Thinking a new project

Posted 21 December 2021. 2 min read.

A new web app project 🚀

If you remember my previous post, you know the plan was to create a new app I will be proud of. So, now what? I wanted something to be easy to develop, but not that easy neither. Small, should be small, otherwise, the chances are that it will end up in my GitHub half-done projects graveyard. Let's cut to the chase, my idea is to develop an app to arrange BBQ for any group of friends. Here in Argentina BBQ ("asados" as we call them) are quite a thing. I started with some sketches of some screens and defined some technologies. It will be a Progressive Web Application, offline first so anyone can install it on their mobile phones if they want, be always available, and be able to receive notifications. I know, I am turning aside a little from my goal of making it simple, but it will be small! 13 screens. That's small, right?

Tech Stack

In my last years, I have been switching forth and back between Vue and React. Most of the companies request React developers, but I like Vue, I like to develop an app with this framework.

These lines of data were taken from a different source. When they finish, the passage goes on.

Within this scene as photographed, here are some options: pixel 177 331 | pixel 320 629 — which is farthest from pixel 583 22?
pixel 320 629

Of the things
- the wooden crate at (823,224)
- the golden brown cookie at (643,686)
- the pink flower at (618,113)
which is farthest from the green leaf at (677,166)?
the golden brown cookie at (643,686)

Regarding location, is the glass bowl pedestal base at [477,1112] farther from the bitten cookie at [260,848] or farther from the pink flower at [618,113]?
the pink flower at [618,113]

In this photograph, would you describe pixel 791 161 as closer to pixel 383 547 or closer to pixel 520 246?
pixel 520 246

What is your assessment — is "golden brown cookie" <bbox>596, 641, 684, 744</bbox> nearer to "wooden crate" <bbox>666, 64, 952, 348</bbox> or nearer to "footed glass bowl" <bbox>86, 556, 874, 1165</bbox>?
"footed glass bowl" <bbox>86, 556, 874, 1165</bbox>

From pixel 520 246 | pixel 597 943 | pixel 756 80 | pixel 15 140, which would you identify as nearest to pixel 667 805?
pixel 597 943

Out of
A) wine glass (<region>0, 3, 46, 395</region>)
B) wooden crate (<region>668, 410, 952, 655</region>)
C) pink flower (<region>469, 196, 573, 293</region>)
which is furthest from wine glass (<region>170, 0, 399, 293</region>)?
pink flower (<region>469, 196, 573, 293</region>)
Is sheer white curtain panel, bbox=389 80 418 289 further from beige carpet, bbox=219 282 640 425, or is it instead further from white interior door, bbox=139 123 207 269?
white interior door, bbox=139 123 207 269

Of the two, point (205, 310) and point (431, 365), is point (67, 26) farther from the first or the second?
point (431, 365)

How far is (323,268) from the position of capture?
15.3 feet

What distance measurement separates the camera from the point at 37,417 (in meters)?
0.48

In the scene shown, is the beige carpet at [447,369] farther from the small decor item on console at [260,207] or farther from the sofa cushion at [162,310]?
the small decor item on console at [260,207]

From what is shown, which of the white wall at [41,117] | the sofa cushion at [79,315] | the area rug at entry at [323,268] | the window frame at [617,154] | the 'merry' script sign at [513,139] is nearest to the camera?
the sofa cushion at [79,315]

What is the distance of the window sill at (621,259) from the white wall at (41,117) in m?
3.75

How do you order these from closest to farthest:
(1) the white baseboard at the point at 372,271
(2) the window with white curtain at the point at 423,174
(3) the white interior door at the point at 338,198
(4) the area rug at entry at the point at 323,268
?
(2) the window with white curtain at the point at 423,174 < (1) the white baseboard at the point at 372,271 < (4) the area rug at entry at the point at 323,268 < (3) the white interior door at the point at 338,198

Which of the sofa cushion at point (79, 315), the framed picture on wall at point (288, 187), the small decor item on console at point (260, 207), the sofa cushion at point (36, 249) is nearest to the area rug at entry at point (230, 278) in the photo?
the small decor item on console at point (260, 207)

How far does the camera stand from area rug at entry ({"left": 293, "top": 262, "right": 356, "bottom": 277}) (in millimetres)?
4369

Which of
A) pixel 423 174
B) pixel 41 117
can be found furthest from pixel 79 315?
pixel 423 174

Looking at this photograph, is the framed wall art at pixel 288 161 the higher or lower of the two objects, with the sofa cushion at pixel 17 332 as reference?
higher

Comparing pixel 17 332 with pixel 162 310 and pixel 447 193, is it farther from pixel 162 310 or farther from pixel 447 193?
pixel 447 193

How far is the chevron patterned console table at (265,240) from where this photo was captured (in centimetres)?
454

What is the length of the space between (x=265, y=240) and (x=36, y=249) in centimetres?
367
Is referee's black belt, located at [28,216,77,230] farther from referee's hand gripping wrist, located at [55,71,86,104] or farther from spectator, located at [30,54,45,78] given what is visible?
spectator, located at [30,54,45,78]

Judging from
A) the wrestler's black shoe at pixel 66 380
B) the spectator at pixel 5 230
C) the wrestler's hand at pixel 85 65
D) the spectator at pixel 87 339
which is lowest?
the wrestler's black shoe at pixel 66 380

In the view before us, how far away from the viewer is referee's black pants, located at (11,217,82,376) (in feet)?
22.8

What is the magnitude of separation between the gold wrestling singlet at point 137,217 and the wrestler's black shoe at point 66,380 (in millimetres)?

As I couldn't try Vue 3 and Vite in a production app this is a great opportunity, as already have passed a year since it was tagged production-ready. So, I used Lerna to create to monorepo with 2 projects: one a component library/design system and another the web app itself. The second one will be based on Vitesse: Vite + Vue 3 + WindyCSS + Pinia (for state management) and other utilities and conventions. It will communicate with an API to auth and create new users and sync data between them. The data will be stored locally in the browser through IndexedDB. I already started with it and I did very small progress on it, even though I (already?!) made some changes in my roadmap: The external component library should wait: it's not that easy to create a full capable component library, so, instead I am using Naive UI.

The API

Great Santi! You already have something working, what about the API? Well... I will do it with Rust and Rocket. Yeah, quite challenging for a mostly front-end developer. But I think this language is part of the future: the browser eventually will become the OS of most of us and having the ability and power to run compiled code on the client-side is amazing if you ask me. I have been trying to learn some Rust for a while but as I didn't have real challenges, my feeling is that I am stuck and making no progress.

Architecture

Web Application
linked
UI Library
Vue App
Rust Rocket API

That's it for now. I will come back to this blog log soon!

Thanks! (if anyone is reading this).

PS: I haven't done anything related to improving my English or reading tech books. But today I have my first job interview.